◆ Page extract
===============

There is some evidence that planting deeply when installing certain taxa into a landscape reduces survival or growth rates (Arnold et al. 2007). However, Bryan et al. (2010), Day and Harris (2008), and Gilman and Weise (2012) showed that height and trunk diameter growth after landscape planting was little affected by root collar depth. It could be that many research site soils drain well or have other attributes that mask impacts of deep planting that might display in poor soil. However, Day and Harris (2008) found that despite lack of a growth effect from deep planting, flooding of trees planted deeply seven years earlier subjected them to increased physiological stress compared to shallowly planted trees.
Lyons et al. (1983) found that after two years, Malus pumila (Mill.) was less likely to be shaken loose by wind when installed in field soil at nursery depth than when planted up to 20 cm below nursery depth. The increase in anchorage of naturally regenerated roots compared to trees planted from propagation-sized containers has been shown to diminish over time for a number of species as roots grow in strength to compensate for irregular root architecture (Nichols and Alm 1983; Coutts et al. 1999). There is limited anchorage data available for trees planted from larger landscape-sized containers; one shows little impact from planting depth (Gilman and Grabosky 2011).

===============

◆ Given information
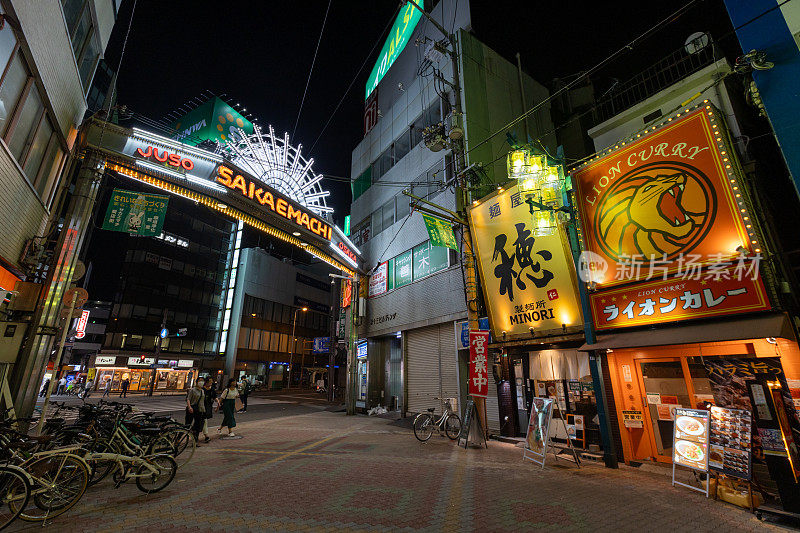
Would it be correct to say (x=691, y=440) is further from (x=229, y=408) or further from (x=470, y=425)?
(x=229, y=408)

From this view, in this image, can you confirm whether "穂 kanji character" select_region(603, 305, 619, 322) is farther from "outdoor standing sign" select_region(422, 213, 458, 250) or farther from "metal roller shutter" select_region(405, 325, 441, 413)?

===============

◆ Exercise instructions
Using the passage on tree planting depth, say whether each statement agrees with it. Answer yes or no, and quote the deciding words.
1. Bryan et al. (2010), Day and Harris (2008), and Gilman and Weise (2012) found that growth after landscape planting changed little with root collar depth.
2. Lyons et al. (1983) found that Malus pumila set at nursery depth was more easily shaken loose by wind than trees planted deeper.
3. There is plenty of anchorage data for trees planted from larger landscape-sized containers.
Nothing in the lines matters here.

◆ Written solution
1. Yes: "showed that height and trunk diameter growth after landscape planting was little affected by root collar depth"
2. No: "was less likely to be shaken loose by wind when installed in field soil at nursery depth than when planted up to 20 cm below nursery depth"
3. No: "There is limited anchorage data available for trees planted from larger landscape-sized containers"